The Ayacucho block 1 and the BCV
One
aspect that is also being assessed by the legal consultancies of
PDVSA’s partner companies is the announcement revealing that the Central
Bank of Venezuela (BCV) will be transferred part of the oil reserves
after President Maduro informed the issuing agency will be granted the
Ayacucho block 1 in the Orinoco Oil Belt. However, they are waiting for
the national Executive or the BCV itself to report the scope of this
transfer on a field on which the recoverable volumes of crude oil are
unclear.
“The
Maduro government has insisted that Petro will be backed by oil
reserves.
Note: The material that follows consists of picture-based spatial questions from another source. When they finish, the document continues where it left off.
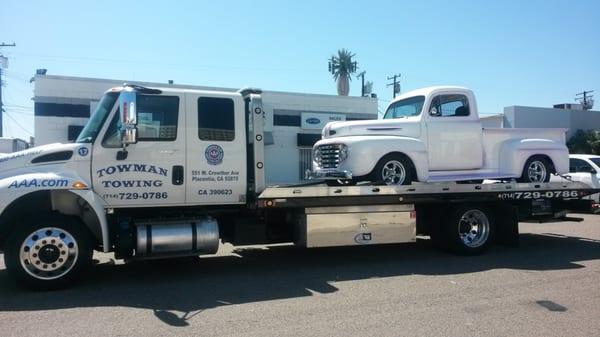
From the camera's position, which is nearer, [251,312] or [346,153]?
[251,312]

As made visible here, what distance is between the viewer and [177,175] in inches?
278

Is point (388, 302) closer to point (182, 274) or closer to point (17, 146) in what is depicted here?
point (182, 274)

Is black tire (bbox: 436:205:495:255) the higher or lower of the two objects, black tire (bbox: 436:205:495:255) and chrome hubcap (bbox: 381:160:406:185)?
the lower

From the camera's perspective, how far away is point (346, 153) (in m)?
8.36

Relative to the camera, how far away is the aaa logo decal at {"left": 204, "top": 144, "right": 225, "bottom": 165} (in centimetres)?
717

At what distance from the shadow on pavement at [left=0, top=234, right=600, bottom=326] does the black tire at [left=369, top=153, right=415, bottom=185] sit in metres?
1.32

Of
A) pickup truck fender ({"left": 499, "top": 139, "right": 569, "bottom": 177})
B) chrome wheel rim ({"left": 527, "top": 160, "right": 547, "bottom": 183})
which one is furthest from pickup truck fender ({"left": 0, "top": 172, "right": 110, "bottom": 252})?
chrome wheel rim ({"left": 527, "top": 160, "right": 547, "bottom": 183})

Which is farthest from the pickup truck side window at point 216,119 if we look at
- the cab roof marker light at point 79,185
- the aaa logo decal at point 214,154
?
the cab roof marker light at point 79,185

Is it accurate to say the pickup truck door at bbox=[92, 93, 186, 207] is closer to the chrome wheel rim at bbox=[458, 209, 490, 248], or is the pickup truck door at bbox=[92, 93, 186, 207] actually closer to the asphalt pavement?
the asphalt pavement

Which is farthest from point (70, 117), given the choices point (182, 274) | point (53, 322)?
point (53, 322)

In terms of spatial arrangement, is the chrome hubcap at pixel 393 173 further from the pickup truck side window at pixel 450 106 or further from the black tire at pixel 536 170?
the black tire at pixel 536 170

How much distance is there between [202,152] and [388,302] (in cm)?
327

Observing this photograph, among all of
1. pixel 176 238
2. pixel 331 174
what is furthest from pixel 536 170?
pixel 176 238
However, the reality and the legal framework show that oil
cannot be used as a collateral to back a cryptocurrency, and this is
stated in the current Hydrocarbons Law that establishes they are
inalienable and imprescriptible,” Beracha said. “It’s surprising the
proposal that the Central Bank transfers through PDVSA a complete block
of oil reserves certified at 29.298 billion dollars, located in the
Orinoco Belt because it is unclear if it is part of the assets of the
issuing agency or if they intend to use it as a backup to request an
international loan and reduce the financial cost,” he adds.
According
to the chief economist of Torino Capital, two interpretations refer to
the transfer of oil reserves to the BCV, but both breach the
Constitution: the first, listing those volumes of crude as part of
international reserves, but it would have no effect since they cannot be
exchanged; the second has to do with the possible intention of the
Government to transform that property into a negotiable financial asset.